Saved entries

# # # # # # #

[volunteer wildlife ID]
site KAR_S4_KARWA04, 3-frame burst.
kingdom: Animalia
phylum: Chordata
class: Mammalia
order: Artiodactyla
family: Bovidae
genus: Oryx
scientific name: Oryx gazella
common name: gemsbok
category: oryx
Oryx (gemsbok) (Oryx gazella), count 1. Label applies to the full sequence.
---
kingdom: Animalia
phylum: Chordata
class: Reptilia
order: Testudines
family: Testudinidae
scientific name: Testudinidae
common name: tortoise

# # # # # # #

→ WHAT THE TASK REQUIRES: Wherever the string "name" occurs in the data, copy the line that holds it.

→ OUTPUT:
scientific name: Oryx gazella
common name: gemsbok
scientific name: Testudinidae
common name: tortoise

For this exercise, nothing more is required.